Question

Phase difference between voltage and current in a capacitor in an ac circuit is then
$\begin{gathered}
  {\text{A}}{\text{. }}\pi \\
  {\text{B}}{\text{. }}\dfrac{\pi }{2} \\
  {\text{C}}{\text{. 0}} \\
  {\text{D}}{\text{. }}\dfrac{\pi }{3} \\
\end{gathered} $

Answer 1

Hint: When we use a capacitor in an ac circuit, it is observed that the voltage and the current are not in phase with each other. The phase difference between the voltage and current can be calculated by comparing the expressions for voltage and current for a capacitor in an ac circuit.
Formula used:
We know that the charge in a capacitor is given as
$Q = CV$
Here Q is the charge stored in the capacitor, C represents the capacitance of the capacitor while V is the voltage for the capacitor.
We know that the current is given as
$I = \dfrac{{dQ}}{{dt}}$
Therefore, for a capacitor we have
$I = C\dfrac{{dV}}{{dt}}{\text{ }}...{\text{(i)}}$
Detailed step by step solution:
Consider that we have a voltage signal given as follows which is fed to an ac circuit containing capacitor.

It is given as
$V = {V_0}\sin \omega t{\text{ }}...{\text{(a)}}$
Now we can calculate the current in the circuit using the equation (i) in the following way.
$\begin{gathered}
  I = C\dfrac{{dV}}{{dt}} \\
   = C\dfrac{d}{{dt}}\left( {{V_0}\sin \omega t} \right) \\
   = C{V_0}\omega \cos \omega t \\
\end{gathered} $
This expression for current can also be written in the following way:
$I = C{V_0}\omega \sin \left( {\omega t + \dfrac{\pi }{2}} \right){\text{ }}...{\text{(b)}}$
Now when we compare the equation (b) with equation (a), we notice that the voltage is lagging behind the current in the current. The lag is equal to $\dfrac{\pi }{2}$ radians. Hence, the correct answer is option B.
Note: We can also draw a diagram called phasor diagram which represents the phase difference between current and voltage graphically.

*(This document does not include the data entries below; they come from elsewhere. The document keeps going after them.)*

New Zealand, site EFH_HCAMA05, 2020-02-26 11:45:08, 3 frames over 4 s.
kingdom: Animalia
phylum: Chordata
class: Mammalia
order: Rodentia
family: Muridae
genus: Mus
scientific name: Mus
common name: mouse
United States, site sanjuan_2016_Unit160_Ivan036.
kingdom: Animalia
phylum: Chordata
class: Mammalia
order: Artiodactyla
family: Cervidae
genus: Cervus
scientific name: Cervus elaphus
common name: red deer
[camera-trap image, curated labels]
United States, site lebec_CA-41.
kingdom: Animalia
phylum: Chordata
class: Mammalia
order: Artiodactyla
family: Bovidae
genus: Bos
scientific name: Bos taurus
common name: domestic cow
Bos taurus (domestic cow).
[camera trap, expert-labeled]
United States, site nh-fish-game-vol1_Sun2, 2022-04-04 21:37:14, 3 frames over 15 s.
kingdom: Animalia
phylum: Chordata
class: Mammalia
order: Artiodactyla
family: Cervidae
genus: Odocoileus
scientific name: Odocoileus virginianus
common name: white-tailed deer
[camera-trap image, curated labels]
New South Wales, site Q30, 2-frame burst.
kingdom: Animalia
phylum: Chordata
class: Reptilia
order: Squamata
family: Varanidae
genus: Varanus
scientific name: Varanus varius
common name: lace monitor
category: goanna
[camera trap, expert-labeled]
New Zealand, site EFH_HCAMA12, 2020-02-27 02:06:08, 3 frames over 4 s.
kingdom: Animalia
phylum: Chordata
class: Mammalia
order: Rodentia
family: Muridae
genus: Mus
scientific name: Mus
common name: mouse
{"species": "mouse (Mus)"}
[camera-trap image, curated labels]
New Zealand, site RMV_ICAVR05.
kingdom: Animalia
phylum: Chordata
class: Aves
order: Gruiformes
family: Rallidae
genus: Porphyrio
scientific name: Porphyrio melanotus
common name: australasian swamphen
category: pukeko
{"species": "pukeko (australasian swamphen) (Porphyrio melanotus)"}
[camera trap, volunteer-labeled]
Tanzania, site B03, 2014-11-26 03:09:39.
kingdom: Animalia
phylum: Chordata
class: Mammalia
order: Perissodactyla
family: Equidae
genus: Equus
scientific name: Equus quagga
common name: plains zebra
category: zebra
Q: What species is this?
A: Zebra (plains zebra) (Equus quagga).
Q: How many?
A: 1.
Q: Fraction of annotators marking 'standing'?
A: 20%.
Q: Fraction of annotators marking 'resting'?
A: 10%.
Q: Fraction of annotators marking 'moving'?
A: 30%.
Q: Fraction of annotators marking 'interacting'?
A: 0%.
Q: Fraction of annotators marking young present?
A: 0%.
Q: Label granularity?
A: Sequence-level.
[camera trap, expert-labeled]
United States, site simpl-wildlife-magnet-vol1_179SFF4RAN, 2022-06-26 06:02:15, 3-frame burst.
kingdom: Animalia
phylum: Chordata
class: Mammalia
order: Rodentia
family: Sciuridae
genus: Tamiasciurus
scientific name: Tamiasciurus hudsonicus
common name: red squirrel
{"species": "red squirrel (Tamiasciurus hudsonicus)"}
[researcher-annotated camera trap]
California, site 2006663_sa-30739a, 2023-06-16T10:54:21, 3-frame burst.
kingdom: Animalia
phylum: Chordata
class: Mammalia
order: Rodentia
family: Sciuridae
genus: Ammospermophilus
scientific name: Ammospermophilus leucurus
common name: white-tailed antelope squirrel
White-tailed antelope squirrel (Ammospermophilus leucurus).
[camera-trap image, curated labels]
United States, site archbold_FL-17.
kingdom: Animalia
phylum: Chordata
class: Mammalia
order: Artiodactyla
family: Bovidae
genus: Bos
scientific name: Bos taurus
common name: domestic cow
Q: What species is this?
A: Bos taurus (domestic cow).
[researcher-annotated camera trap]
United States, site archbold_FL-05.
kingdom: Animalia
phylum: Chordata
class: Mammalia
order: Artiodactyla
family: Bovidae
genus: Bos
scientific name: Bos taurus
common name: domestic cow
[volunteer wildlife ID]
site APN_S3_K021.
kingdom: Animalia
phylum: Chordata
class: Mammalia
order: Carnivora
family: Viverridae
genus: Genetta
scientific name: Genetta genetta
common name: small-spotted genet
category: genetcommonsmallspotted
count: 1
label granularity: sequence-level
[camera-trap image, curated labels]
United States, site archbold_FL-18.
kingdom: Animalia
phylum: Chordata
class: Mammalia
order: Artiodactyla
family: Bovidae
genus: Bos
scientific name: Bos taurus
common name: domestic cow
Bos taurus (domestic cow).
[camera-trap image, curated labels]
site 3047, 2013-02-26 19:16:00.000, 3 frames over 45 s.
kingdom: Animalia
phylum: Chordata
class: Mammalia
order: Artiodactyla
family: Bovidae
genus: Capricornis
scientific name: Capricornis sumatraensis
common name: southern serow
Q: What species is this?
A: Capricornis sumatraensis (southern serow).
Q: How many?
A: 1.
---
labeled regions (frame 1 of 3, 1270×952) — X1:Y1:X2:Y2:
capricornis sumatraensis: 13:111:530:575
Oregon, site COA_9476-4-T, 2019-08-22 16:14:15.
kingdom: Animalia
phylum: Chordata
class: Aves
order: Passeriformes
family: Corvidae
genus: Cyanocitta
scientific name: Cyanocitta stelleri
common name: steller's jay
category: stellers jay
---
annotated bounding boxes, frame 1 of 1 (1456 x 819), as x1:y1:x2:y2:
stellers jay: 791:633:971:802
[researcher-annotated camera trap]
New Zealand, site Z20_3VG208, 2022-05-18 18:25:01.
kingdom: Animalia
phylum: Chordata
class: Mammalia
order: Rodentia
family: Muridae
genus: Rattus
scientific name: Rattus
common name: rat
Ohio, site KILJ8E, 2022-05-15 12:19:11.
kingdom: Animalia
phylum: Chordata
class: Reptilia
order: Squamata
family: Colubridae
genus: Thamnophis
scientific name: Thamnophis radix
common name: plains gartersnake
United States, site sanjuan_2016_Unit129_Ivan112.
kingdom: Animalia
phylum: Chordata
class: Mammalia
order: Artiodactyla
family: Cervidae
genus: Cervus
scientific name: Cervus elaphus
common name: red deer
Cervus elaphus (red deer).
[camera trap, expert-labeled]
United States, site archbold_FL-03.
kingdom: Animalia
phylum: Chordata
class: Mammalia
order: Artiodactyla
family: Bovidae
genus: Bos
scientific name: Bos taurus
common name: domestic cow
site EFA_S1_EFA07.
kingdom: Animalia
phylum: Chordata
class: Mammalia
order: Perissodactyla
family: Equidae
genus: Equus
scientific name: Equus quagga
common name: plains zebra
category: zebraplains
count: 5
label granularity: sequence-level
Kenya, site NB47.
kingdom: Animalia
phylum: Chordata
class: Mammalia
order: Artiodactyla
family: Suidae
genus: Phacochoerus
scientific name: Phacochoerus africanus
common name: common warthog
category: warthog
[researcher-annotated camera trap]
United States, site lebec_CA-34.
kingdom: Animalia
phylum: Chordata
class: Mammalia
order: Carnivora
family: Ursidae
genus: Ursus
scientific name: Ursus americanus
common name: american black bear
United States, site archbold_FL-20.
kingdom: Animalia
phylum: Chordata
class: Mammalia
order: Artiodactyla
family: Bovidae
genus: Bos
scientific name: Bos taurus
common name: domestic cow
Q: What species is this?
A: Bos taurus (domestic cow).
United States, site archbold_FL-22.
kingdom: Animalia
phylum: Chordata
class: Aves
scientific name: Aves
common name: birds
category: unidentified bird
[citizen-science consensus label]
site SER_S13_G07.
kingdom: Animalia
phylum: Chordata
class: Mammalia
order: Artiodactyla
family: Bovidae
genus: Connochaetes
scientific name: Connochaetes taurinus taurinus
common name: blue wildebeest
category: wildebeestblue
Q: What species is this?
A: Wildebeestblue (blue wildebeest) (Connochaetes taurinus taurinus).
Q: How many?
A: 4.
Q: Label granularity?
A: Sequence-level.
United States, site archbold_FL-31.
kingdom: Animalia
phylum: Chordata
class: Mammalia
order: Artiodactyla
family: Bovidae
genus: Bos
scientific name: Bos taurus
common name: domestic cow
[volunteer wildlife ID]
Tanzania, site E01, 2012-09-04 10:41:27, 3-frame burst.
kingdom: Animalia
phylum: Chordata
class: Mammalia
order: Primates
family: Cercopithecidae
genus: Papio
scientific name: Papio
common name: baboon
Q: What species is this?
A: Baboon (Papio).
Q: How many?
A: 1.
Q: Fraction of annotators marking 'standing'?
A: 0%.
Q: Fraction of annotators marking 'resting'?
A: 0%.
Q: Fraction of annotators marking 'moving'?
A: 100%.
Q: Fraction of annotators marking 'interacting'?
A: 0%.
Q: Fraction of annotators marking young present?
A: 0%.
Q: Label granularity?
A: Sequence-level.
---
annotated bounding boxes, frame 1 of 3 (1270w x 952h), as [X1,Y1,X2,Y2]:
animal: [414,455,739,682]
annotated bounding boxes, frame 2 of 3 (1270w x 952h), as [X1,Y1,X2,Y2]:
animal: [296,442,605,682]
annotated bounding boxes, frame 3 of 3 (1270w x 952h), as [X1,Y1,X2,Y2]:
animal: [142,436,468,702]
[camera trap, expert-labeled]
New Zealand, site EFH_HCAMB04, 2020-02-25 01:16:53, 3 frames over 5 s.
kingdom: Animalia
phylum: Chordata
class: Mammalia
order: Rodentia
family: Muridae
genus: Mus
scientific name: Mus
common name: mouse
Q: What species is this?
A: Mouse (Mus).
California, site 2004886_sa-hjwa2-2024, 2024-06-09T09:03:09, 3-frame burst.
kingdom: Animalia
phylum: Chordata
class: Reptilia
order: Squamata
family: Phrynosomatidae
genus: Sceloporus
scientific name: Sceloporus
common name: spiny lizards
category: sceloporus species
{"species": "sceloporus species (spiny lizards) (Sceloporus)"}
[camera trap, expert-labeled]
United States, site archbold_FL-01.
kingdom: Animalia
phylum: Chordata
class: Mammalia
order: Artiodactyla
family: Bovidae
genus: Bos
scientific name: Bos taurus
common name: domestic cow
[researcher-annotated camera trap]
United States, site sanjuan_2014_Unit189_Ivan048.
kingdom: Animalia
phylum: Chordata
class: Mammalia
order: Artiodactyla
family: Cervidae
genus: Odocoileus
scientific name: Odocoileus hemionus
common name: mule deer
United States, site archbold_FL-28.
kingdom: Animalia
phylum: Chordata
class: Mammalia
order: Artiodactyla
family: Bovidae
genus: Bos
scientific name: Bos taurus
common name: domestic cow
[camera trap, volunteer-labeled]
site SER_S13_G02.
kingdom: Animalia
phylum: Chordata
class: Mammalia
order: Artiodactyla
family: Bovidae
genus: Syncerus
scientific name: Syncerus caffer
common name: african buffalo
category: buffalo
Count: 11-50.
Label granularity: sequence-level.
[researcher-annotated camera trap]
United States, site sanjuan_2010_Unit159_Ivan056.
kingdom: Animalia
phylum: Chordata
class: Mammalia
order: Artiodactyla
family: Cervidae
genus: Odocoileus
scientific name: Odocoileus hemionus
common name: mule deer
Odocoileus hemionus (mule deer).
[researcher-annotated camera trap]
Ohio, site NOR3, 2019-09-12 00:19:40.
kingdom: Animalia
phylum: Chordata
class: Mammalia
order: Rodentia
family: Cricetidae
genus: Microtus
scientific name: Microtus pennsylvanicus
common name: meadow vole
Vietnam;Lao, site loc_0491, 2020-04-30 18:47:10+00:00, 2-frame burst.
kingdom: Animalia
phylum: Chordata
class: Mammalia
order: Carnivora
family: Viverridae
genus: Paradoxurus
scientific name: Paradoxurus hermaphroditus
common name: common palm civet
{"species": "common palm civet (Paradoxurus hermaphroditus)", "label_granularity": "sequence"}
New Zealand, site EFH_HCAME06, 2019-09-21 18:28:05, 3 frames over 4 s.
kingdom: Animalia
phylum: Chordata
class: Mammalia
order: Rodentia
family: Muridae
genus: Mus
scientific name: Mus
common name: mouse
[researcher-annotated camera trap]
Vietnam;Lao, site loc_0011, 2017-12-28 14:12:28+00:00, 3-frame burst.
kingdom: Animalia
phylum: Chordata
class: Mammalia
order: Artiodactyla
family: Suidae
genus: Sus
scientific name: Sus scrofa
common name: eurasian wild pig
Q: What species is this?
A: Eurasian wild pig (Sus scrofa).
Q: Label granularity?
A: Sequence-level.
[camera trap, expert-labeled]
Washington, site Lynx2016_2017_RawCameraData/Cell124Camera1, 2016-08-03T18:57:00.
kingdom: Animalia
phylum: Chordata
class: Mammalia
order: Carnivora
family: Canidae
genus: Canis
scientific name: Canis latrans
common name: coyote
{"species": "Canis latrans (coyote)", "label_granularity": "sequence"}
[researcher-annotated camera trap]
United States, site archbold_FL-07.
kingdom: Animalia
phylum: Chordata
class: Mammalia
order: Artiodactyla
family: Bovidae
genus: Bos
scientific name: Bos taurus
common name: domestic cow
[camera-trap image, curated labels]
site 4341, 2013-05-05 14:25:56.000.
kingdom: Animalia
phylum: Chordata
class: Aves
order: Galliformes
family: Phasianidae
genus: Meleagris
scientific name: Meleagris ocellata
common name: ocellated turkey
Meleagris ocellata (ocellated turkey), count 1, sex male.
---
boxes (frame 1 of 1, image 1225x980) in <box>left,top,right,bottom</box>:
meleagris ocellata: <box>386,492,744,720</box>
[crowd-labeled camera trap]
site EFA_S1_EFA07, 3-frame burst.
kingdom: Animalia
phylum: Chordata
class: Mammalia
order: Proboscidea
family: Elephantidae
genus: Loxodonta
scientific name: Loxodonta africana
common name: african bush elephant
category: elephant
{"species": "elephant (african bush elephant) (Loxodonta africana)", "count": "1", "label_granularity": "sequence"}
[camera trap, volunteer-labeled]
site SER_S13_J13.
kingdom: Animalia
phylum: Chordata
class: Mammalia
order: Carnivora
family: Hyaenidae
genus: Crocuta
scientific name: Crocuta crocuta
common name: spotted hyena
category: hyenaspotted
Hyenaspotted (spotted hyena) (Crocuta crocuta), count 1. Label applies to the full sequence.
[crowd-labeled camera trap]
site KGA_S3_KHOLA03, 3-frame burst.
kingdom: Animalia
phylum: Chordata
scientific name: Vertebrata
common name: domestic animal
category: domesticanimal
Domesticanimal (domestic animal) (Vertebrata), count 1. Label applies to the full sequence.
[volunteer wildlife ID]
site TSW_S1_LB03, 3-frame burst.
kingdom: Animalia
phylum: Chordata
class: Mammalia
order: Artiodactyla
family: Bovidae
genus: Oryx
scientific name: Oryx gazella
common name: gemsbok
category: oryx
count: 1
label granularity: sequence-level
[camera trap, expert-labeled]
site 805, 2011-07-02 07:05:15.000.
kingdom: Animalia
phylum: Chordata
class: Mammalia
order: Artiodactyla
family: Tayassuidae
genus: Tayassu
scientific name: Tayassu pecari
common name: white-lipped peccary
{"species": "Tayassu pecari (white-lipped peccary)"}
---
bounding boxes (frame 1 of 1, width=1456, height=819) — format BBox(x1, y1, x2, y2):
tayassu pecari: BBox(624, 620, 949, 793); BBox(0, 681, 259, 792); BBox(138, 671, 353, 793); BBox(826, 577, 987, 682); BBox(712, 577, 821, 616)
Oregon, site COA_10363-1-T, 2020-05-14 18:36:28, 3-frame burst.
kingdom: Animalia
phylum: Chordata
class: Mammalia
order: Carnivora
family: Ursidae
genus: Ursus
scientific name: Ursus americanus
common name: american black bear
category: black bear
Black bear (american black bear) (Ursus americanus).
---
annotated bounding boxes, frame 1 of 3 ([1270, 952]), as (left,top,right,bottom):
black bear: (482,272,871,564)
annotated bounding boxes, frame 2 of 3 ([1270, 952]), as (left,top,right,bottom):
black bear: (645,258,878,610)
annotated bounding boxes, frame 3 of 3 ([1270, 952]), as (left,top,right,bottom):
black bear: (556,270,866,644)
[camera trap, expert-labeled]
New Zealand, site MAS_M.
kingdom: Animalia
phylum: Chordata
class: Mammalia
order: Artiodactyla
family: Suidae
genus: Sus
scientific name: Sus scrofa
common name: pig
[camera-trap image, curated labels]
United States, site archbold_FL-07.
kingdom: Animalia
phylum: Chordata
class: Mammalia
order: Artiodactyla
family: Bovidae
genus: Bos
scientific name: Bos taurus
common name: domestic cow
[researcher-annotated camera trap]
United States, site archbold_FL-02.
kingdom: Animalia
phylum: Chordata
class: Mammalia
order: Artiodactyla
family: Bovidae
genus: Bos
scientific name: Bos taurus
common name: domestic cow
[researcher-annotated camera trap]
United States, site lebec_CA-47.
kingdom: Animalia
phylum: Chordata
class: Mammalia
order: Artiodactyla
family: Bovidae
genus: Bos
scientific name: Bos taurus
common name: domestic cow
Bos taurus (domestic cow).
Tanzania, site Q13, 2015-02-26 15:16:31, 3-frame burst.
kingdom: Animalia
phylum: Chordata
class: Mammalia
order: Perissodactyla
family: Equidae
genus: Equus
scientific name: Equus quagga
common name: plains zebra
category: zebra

In this diagram we represent the voltage along the x-axis and the current is represented along the y-axis. If we take the voltage in the capacitor to be along the x-axis then since there is a phase difference of 90$^\circ $ between current and voltage, the current is represented along the y-axis at an angle of 90$^\circ $ with respect to the voltage.